Single by Roddy Ricch featuring Gunna

from the album Please Excuse Me for Being Antisocial
- Released: October 25, 2019
- Length: 2:38
- Label: Atlantic; Bird Vision;
- Songwriters: Rodrick Moore, Jr.; Sergio Kitchens; Tahj Morgan; Jasper Harris;
- Producers: jetsonmade; Harris;

Roddy Ricch singles chronology
| "Big Stepper" (2019) | "Start wit Me" (2019) | "Tip Toe" (2019) |

Gunna singles chronology
| "First Class" (2019) | "Start wit Me" (2019) | "Hot" (2019) |

Music video
- "Start wit Me" on YouTube

= Start wit Me =

2019 single by Roddy Ricch featuring Gunna

"Start wit Me" is a song by American rapper Roddy Ricch, featuring vocals from fellow American rapper Gunna. The song was released as the second single from Ricch's debut studio album, Please Excuse Me for Being Antisocial, on October 25, 2019. The song was written by the artists and the producers jetsonmade and Jasper Harris.

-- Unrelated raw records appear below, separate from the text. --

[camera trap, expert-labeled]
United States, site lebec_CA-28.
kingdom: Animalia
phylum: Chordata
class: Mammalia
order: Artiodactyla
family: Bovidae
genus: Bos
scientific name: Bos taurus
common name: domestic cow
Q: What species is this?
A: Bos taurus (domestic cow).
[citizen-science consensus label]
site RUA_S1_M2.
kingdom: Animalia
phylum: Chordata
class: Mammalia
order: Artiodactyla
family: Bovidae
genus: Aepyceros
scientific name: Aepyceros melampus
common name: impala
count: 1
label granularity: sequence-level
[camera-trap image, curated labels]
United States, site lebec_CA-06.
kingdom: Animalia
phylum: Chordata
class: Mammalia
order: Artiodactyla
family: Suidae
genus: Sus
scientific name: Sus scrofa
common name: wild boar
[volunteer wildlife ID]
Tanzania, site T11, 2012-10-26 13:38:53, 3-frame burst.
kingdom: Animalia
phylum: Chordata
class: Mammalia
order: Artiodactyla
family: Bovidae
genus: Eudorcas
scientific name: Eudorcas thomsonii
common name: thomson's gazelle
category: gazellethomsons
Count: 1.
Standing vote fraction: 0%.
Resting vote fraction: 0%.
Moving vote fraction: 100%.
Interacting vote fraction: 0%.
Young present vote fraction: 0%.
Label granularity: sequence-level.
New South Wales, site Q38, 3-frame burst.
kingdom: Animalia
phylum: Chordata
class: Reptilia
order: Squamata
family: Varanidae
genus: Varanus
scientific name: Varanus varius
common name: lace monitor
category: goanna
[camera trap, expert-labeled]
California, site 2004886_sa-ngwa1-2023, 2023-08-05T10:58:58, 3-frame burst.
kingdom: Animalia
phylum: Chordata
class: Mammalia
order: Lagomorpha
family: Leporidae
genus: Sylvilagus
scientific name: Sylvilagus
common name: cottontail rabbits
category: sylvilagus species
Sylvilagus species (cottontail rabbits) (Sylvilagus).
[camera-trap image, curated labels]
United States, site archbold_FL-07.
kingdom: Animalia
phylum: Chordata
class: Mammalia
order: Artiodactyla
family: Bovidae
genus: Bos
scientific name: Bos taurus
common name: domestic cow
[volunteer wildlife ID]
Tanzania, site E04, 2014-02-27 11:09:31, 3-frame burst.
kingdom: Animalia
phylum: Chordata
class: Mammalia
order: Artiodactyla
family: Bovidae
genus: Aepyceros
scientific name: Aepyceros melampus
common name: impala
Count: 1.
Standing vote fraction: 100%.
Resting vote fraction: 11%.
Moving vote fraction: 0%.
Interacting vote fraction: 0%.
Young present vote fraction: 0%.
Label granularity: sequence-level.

==Composition and lyrics==
The song's beat has been compared to that of American rapper DaBaby's sound. Lyrically, Ricch "tweaks cliches just enough to stay unpredictable", rapping about his extravagant lifestyle and his "brand new draco", with him and Gunna throwing warning shots to any opposers threatening to step to them.

==Critical reception==
Upon its release, Pitchfork named it the "New Rap Song of the Day", with the magazine's Sheldon Pearce praising producer JetsonMade's flute line and "caroming drums that elevate the song".

==Music video==
A music video to accompany the release of "Start wit Me" was first released onto YouTube on October 28, 2019. It was directed by Spike Jordan and shot in California, giving off "street vibes with various foreign cars, guns, and girls". According to Heran Mamo of
Billboard, the video "depicts the real-life peril a neighborhood like Ricch's Compton hometown regularly goes through when a group plots and carries out; a drive-by shooting on another [group], juxtaposing the resulting bloodshed with the local kids' sidewalk chalk drawings". Conversely, Mamo further noted, Ricch "feels richer than ever in the cinematic clip, as he sits atop a Rolls-Royce (coincidentally with the star's same initials) and brags about his new guns and designer jewels alike".

==Live performances==
On December 16, 2019, Roddy Ricch performed the song live, alongside an 8-piece orchestra, at Peppermint Club in Los Angeles for Audiomack's Trap Symphony series.

==Personnel==
Credits adapted from Tidal.
- Roddy Ricch – vocals, songwriting
- Gunna – vocals, songwriting
- jetsonmade – production, songwriting
- Jasper Harris – production, songwriting
- Derek "MixedByAli" Ali – mixing
- Mike Bozzi – mastering

==Charts==

===Weekly charts===

| Chart (2019–2020) | Peak position |
|---|---|
| Canada (Canadian Hot 100) | 63 |
| New Zealand Hot Singles (RMNZ) | 37 |
| US Billboard Hot 100 | 56 |
| US Hot R&B/Hip-Hop Songs (Billboard) | 25 |
| US Rolling Stone Top 100 | 23 |

===Year-end charts===

| Chart (2020) | Position |
|---|---|
| US Hot R&B/Hip-Hop Songs (Billboard) | 86 |

==Certifications==

| Region | Certification | Certified units/sales |
| Canada (Music Canada) | Platinum | 80,000^{‡} |
| United States (RIAA) | 2× Platinum | 2,000,000^{‡} |
^{‡} Sales+streaming figures based on certification alone.